Ridostin dose ratio calculations

Recommended injection dose of Ridostin for humans: 1 mg per day, 8 mg, two injections with an interval of 2 days. For a person weighing 70-75 kg, a single dose of Ridostin is ~ 0.1 mg / kg. Accordingly, this dose of Ridostin for a mouse weighing 18-20 g can be increased up to ~ 1.5 mg / kg.

In our experiments, Ridostin was used at a dose of 5 mg / kg of mouse weight, which in terms of humans was 3 times the dose recommended in the instructions for use of Ridostin for the treatment of influenza in humans.

Tamiflu dose ratio calculations

The recommended oral dose of Tamiflu for humans: 2 times a day, 75 mg per person for 5 days. For a person weighing 70-75 kg, a single dose of Tamiflu is ~ 1 mg / kg. Accordingly, this dose of Tamiflu for a mouse weighing 18-20 g can be increased up to ~ 15 mg / kg.

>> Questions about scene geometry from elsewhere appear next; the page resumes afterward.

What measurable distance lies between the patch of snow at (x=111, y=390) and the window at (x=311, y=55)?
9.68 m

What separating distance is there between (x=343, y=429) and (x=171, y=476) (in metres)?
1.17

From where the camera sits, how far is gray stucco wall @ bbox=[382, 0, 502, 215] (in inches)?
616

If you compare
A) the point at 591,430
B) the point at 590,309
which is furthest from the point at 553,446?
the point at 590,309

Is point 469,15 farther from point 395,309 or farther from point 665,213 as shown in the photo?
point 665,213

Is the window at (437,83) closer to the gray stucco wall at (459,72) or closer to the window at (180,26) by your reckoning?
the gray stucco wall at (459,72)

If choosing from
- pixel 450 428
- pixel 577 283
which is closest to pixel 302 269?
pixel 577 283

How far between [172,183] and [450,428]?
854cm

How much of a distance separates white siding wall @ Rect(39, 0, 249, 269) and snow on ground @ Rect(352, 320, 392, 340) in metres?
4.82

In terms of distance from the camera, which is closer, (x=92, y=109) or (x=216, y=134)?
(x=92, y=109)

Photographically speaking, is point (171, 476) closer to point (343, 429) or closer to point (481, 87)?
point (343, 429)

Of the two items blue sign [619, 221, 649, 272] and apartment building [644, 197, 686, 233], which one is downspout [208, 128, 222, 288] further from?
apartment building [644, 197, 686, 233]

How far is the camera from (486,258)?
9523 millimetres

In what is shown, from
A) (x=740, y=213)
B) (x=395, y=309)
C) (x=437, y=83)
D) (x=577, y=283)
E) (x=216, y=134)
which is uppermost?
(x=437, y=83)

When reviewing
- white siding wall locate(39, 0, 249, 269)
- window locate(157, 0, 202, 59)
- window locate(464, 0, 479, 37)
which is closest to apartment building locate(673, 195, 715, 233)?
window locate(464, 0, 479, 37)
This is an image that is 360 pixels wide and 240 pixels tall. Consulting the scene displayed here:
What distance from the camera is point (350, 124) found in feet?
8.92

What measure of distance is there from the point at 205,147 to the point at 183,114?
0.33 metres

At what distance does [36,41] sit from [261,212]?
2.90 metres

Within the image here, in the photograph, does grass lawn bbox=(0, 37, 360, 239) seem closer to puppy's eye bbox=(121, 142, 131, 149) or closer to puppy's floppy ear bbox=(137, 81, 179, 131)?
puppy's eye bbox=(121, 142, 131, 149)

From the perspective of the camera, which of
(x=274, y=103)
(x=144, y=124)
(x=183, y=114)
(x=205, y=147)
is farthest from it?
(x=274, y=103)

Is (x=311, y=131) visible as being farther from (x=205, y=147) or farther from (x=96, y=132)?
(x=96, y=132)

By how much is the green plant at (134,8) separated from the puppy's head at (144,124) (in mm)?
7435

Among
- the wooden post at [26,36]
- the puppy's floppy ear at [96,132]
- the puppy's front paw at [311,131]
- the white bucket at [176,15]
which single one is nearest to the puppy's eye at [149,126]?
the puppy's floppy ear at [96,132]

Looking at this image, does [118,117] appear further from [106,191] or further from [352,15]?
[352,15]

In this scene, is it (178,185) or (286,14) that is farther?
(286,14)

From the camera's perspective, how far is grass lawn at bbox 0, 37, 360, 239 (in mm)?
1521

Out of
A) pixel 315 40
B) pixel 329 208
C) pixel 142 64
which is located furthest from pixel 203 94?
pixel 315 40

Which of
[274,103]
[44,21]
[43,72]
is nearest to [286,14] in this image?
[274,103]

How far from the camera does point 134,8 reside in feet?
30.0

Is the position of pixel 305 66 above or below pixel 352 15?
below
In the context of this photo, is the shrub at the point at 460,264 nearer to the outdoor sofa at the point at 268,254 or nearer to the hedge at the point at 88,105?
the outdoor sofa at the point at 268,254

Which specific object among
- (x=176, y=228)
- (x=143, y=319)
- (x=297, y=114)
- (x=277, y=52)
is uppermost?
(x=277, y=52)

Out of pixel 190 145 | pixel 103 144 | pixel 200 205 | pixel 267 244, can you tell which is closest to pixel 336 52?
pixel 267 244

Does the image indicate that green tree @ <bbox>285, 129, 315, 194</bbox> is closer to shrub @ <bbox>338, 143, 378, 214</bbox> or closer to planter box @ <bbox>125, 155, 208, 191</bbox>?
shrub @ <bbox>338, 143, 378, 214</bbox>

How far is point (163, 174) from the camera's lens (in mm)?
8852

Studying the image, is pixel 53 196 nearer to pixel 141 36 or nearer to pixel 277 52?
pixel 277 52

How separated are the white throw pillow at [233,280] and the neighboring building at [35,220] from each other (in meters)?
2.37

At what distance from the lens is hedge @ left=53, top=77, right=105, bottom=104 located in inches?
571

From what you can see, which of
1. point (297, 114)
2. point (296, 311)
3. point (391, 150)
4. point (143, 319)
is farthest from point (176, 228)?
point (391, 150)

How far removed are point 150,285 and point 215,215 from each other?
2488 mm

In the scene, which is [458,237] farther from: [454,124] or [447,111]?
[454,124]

In our experiments, Tamiflu was used at a dose of 5 mg / kg of mouse weight, which in terms of humans was 3 times less than the dose recommended in the instructions for use of Tamiflu for the treatment of influenza in humans.

Thus, the claimed method for the prevention and treatment of viral diseases caused by modern strains of the H5N1 subtype of avian influenza virus has higher efficiency, reduced toxicity and good tolerance due to the use of the drug interferon inducer Ridostin in the prevention of diseases and in the treatment of the combined use of Ridostin with a neuraminidase inhibitor Tamiflu and creating a more optimal scheme for their introduction into the body.

Claims (2)

1. A method for the prevention of diseases caused by avian influenza A / H5N1 virus using an interferon inducer, comprising administering an interferon inducer preparation to the body, characterized in that Ridostin is used as an interferon inducer, which is injected into the body in the form of injections in a dose range from 0.05 to 0.5 mg / kg 1 time per day and then 1 and 3 days after the first injection of Ridostin. 2. A method of treating diseases caused by avian influenza A / H5N1 virus using an interferon inducer and a neuraminidase inhibitor, comprising administering an interferon inducer drug and an oseltamivir neuraminidase inhibitor to the body, characterized in that Ridostin is used as an interferon inducer, which is administered to the body in the form of injections in the dose range from 0.05 to 0.5 mg / kg once a day per day of infection and the neuraminidase inhibitor oseltamivir orally in the dose range from 0.2 to 2 mg / kg 2 times per day for 5-7 sous ok after infection with influenza virus A / H5N1.